#### TASK DETAILS:
Your answer must match the records word for word and contain no pictures.

#### DATA TO PROCESS:
··········
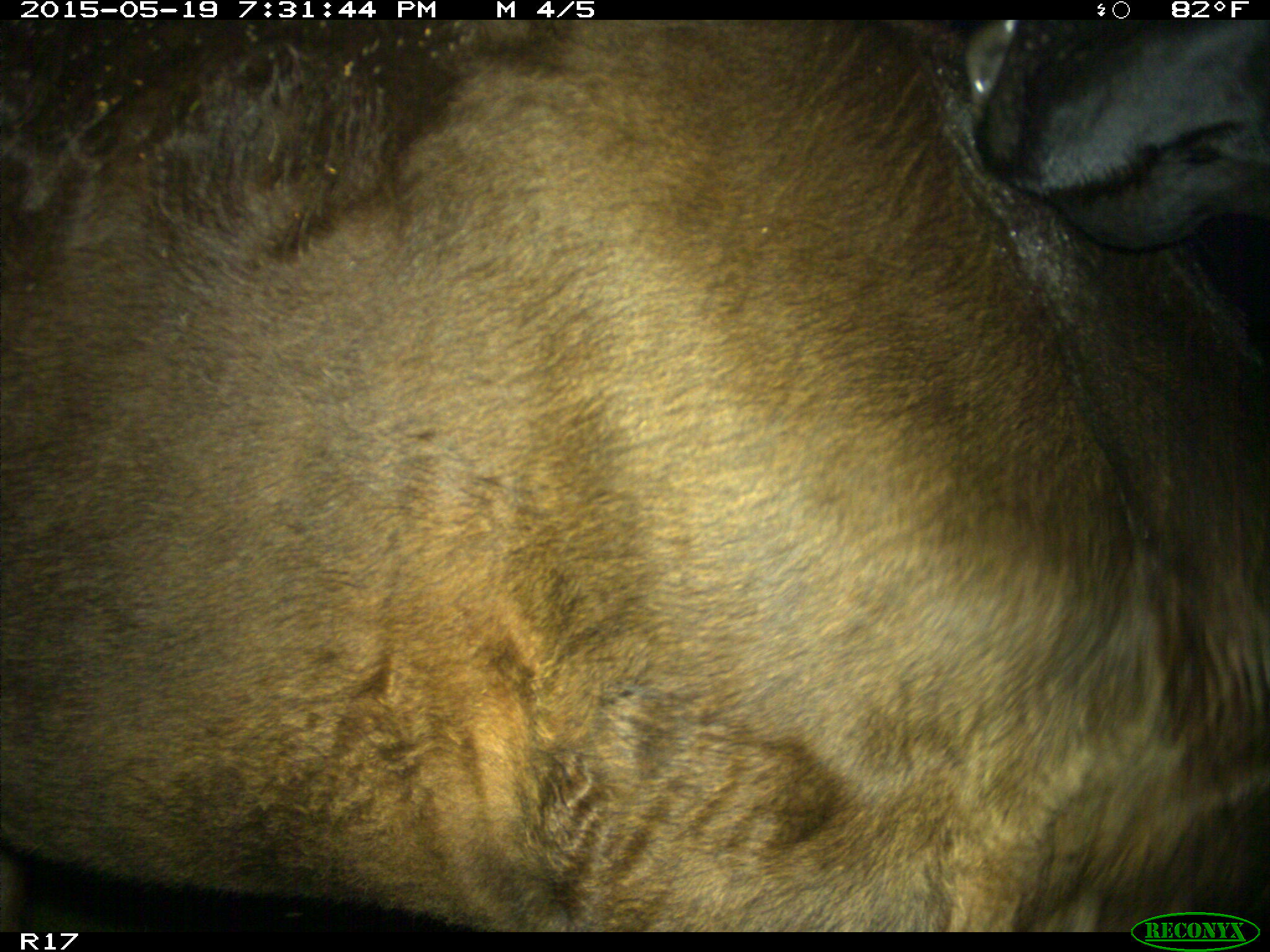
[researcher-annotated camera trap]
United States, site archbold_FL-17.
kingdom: Animalia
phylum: Chordata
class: Mammalia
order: Artiodactyla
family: Bovidae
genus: Bos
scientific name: Bos taurus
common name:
··········
#### YOUR SOLUTION:
[researcher-annotated camera trap]
United States, site archbold_FL-17.
kingdom: Animalia
phylum: Chordata
class: Mammalia
order: Artiodactyla
family: Bovidae
genus: Bos
scientific name: Bos taurus
common name:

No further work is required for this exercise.